Cada Município pode ainda fixar majorações ou minorações dessas taxas, tendo em vista objectivos urbanísticos e específicos do concelho, em concreto:

- duplicação da taxa para prédios urbanos que se encontrem devolutos há mais de um ano;

- majoração ou minoração até 30% para áreas territoriais definidas, freguesias ou zonas delimitadas de freguesias, que sejam objecto de operações de reabilitação urbana ou combate à desertificação;

- redução até 20% para prédios urbanos arrendados em todo o concelho ou em áreas territoriais delimitadas;

- majoração até 30% para prédios urbanos degradados, ou seja, aqueles cujo estado de conservação não permita a sua adequada utilização ou coloquem em perigo a segurança de pessoas e bens;

- majoração até 100% para prédios rústicos com áreas florestais que se encontrem em situação de abandono, no mínimo de 20 euros por cada prédio abrangido;

- redução até 50% para prédios classificados como de interesse público, de valor municipal ou património cultural.

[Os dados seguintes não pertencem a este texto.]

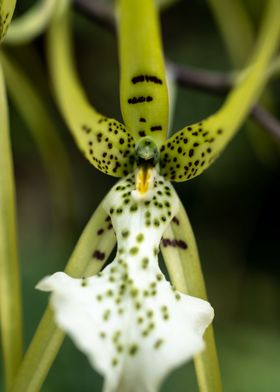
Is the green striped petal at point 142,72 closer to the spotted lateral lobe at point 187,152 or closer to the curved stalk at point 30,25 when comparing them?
the spotted lateral lobe at point 187,152

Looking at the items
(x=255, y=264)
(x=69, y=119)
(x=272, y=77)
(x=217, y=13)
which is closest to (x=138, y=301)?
(x=69, y=119)

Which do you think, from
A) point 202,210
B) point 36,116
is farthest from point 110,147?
point 202,210

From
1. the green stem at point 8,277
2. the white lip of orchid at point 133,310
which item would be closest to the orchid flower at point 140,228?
the white lip of orchid at point 133,310

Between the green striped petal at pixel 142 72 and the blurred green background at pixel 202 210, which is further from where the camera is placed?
the blurred green background at pixel 202 210

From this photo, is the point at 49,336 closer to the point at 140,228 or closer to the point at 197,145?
the point at 140,228

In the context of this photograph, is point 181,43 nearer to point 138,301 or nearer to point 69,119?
point 69,119

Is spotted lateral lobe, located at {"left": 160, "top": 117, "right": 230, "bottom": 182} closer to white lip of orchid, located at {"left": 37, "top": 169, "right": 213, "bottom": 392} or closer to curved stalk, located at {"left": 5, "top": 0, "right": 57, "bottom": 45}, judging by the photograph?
white lip of orchid, located at {"left": 37, "top": 169, "right": 213, "bottom": 392}
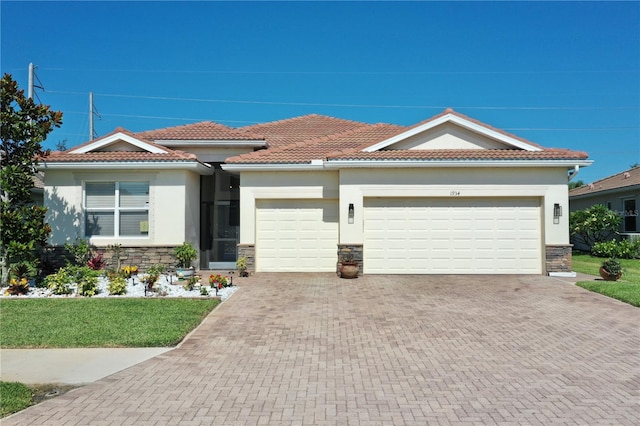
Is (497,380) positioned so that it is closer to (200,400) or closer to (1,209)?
(200,400)

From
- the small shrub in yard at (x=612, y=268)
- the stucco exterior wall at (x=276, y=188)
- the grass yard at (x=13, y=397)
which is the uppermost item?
the stucco exterior wall at (x=276, y=188)

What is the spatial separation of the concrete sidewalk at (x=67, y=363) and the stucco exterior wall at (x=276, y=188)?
790 cm

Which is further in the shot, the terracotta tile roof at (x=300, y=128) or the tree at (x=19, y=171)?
the terracotta tile roof at (x=300, y=128)

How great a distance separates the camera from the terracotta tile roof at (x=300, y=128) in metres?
18.4

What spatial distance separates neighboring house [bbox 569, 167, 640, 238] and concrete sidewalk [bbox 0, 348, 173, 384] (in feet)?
77.0

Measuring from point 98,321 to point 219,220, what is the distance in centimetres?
790

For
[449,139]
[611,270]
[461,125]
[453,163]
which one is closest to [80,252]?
[453,163]

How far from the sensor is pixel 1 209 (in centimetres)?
1122

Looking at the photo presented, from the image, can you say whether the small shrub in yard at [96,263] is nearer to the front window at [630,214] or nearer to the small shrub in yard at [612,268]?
the small shrub in yard at [612,268]

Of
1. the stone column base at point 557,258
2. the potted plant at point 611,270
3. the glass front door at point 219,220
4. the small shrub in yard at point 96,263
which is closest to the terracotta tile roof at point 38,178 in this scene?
the small shrub in yard at point 96,263

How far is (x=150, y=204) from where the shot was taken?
45.9ft

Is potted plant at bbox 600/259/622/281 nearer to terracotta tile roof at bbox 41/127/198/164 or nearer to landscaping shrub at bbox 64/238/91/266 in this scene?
terracotta tile roof at bbox 41/127/198/164

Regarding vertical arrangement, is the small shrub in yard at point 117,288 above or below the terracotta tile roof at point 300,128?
below

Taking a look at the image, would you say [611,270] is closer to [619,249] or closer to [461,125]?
[461,125]
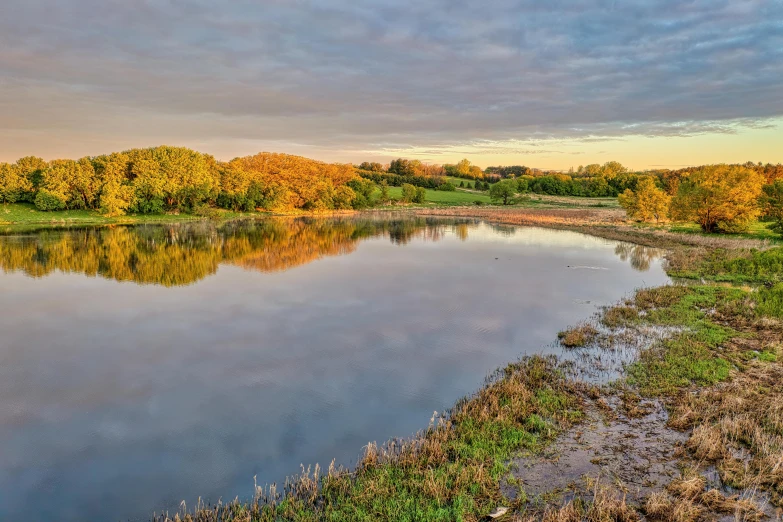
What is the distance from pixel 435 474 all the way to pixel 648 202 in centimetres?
7082

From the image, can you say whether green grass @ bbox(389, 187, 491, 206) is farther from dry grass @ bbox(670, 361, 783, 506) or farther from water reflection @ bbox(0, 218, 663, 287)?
dry grass @ bbox(670, 361, 783, 506)

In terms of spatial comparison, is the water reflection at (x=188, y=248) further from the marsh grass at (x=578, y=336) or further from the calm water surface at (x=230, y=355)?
the marsh grass at (x=578, y=336)

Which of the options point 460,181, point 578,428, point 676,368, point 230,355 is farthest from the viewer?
point 460,181

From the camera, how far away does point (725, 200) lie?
47.9 metres

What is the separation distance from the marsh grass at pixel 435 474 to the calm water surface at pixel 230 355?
909 millimetres

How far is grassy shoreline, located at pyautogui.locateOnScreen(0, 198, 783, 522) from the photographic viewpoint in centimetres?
742

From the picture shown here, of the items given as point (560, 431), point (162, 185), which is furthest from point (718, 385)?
point (162, 185)

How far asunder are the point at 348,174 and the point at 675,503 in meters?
105

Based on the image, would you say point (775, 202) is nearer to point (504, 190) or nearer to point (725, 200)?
point (725, 200)

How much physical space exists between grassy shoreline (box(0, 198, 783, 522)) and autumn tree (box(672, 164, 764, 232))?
1417 inches

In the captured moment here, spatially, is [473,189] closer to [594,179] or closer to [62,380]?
[594,179]

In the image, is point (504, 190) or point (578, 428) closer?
point (578, 428)

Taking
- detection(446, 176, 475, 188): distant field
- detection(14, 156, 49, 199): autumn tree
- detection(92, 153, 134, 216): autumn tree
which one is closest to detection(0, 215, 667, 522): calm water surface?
detection(92, 153, 134, 216): autumn tree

Além da deliberação destas majorações ou minorações, os municípios têm de elaborar listagens dos prédios que consideram estarem abrangidos por cada situação, ou seja, os prédios devolutos, os prédios degradados e os prédios rústicos com áreas florestais em situação de abandono.

Outros municípios já estabeleceram as taxas referidas:

Arouca - prédios urbanos 0,6%, e prédios urbanos avaliados 0,35%;

Amarante - prédios urbanos 0,7%, e prédios urbanos avaliados 0,2%;

Coimbra - prédios urbanos 0,7%, e prédios urbanos avaliados 0,4%;

Castro Verde - prédios urbanos 0,6%, e prédios urbanos avaliados 0,3%;

Entroncamento - prédios urbanos 0,7%, e prédios urbanos avaliados 0,4%;

Maia - prédios urbanos 0,7%, e prédios urbanos avaliados 0,4%;

Mealhada - prédios urbanos 0,6%, e prédios urbanos avaliados 0,2%;

Torres Novas - prédios urbanos 0,7%, e prédios urbanos avaliados 0,4%;

Ponte de Lima - prédios urbanos 0,7%, e prédios urbanos avaliados 0,4%;

Ovar - prédios urbanos 0,7%, e prédios urbanos avaliados 0,4%.